Crocodiles Escape Farm and Python Washes up on Beach After Extreme Floods

A dozen crocodiles escaped from a farm and a python washed up on a beach following extreme floods in South Africa.

Torrential rainfall has caused devastating floods throughout South Africa's KwaZulu-Natal province. The floods have caused widespread damage to the coastal area and has had a devastating impact. So far, 45 people have died.

The extreme floods have also displaced a huge amount of wildlife in the region.

Twelve crocodiles living at the Crocodile Creek Farm in Tongaat, North of Durban, were washed away by the floods. As of April 13, seven have been recaptured, and the remaining five are still at large, Ezemvelo KZN Wildlife said in a statement. "We suspect that they might have walked towards the Tongaat River which is less than a kilometer from the farm," it said.

crocodile
Stock image showing a crocodile at a crocodile farm in South Africa. Twelve crocs escaped from the Crocodile Creek Farm following devastating floods. Getty Images

Since their escape, videos of the crocodiles have been posted to social media, as local people spot them lurking around the area. One Facebook user, Debra Greeff responded to the statement and said one had been spotted just underneath a bridge on Tongaat River.

Crocodile Creek in Tongaat has been washed away. Crocodiles on the loose

Meanwhile, a 10-foot south African python was found washed up on a beach, entangled in the flood debris.

Snake catcher Nick Evans arrived at the beach to remove the snake. In a Facebook post, he said the area has been "devastated by the force of nature."

A picture of the snake posted to Facebook shows the snake trapped among weeds and other debris.

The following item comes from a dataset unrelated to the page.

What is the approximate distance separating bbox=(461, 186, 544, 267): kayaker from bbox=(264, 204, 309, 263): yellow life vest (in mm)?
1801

"As many will know, the beaches have been trashed, covered in debris...Poor [snake] must have had a heck of a time," the snake catcher said in a Facebook post. "The Tongaat river was quite close. It must have got washed down, and ended up here. It must have been like being in a washing machine."

Evans said he was "quite surprised" at the size of it. South African pythons typically do not get any bigger then 10 foot.

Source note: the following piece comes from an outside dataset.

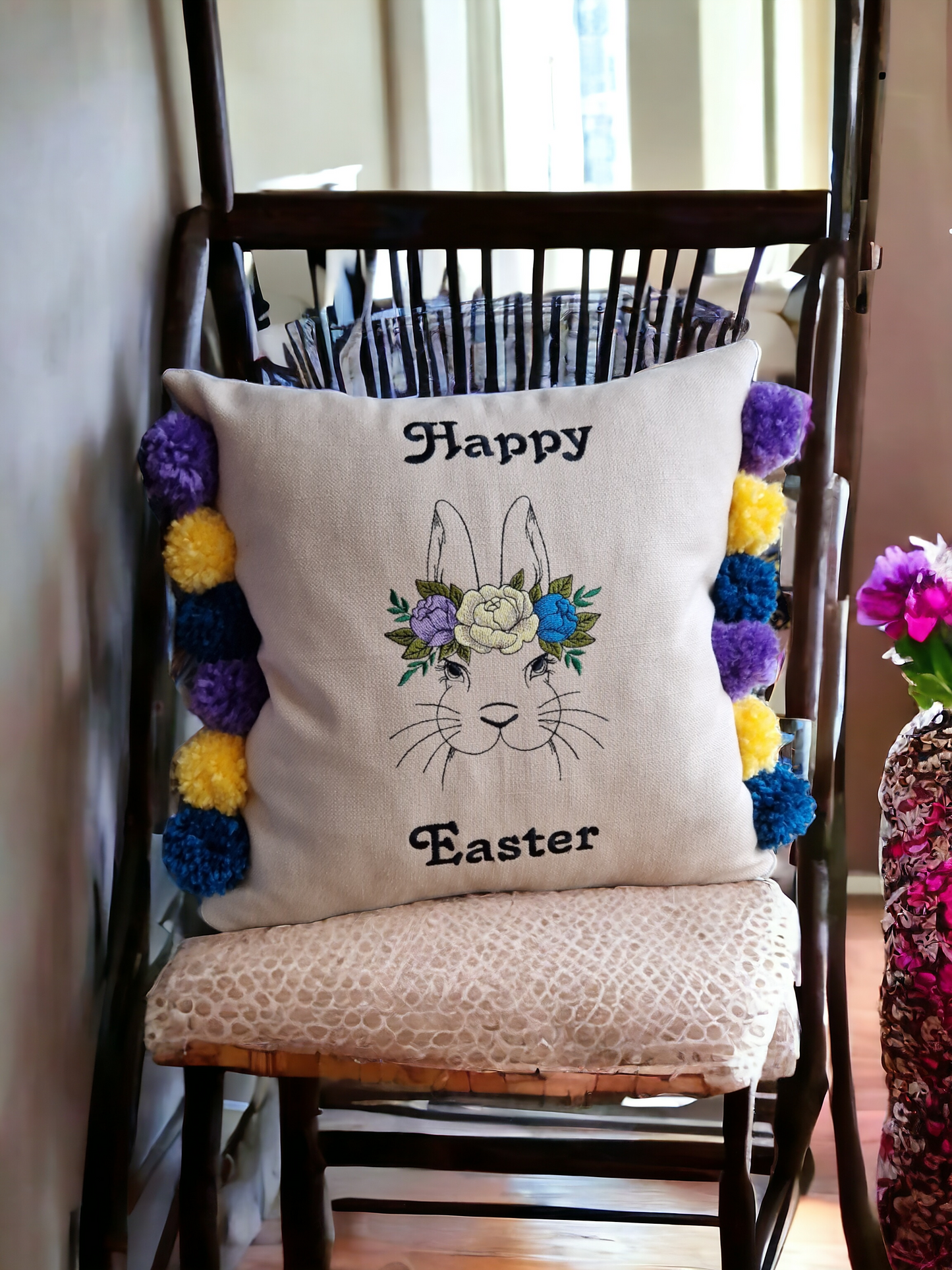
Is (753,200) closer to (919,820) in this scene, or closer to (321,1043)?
(919,820)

The floods had caused the snake to become entangled in washed up debris

"All the vegetation looked like a wetland, in the dark, in the middle of the beach. It was so weird ... It was just a bizarre sight," Evans said.

Not only had the serpent washed up in this peculiar location, there were a bunch of frogs, stick insects and katydids on the beach, also washed up by the floods, Evans said.

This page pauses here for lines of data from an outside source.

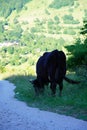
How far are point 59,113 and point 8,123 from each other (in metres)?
2.29

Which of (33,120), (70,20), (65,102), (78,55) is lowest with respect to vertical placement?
(70,20)

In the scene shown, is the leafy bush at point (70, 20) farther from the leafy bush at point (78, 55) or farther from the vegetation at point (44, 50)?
the leafy bush at point (78, 55)

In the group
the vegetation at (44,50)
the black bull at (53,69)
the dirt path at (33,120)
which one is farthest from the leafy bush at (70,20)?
the dirt path at (33,120)

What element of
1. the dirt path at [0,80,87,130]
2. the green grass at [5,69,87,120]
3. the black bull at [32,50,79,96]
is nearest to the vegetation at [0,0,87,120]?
the green grass at [5,69,87,120]

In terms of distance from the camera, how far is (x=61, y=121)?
1144 centimetres

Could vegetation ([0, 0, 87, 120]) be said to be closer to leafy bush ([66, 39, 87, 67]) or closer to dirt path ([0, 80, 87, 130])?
leafy bush ([66, 39, 87, 67])

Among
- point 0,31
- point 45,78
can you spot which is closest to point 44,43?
point 0,31

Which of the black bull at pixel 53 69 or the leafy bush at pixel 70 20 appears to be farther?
the leafy bush at pixel 70 20

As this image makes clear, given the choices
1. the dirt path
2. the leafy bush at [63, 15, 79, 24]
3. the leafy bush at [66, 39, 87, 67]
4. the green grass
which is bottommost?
the leafy bush at [63, 15, 79, 24]

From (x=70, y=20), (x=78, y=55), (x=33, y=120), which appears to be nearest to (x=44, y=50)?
(x=70, y=20)

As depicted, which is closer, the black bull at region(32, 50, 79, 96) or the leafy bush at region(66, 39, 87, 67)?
the black bull at region(32, 50, 79, 96)

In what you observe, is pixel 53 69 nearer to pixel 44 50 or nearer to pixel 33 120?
pixel 33 120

"The python was entangled in the debris, but I saw the head sticking out one end. I grabbed that quickly, as I was worried it would try head deeper in," he said.

Evans then fed the head back through the vegetation, towards the rest of its body and managed to detangle the snake.

The snake catcher arrived to the beach to remove the snake

"She seems absolutely fine, apart from being cold and exhausted," Evans said. "She's been given some warmth and will be released as soon as conditions permit. We'll also collect data from her, for our research...One of the most beautiful pythons."

Not long after Evans had rescued the python, he said a crocodile had washed up in the same location. It is not clear whether it was one of the escaped crocodiles.

"Africa is quite something," Evans said.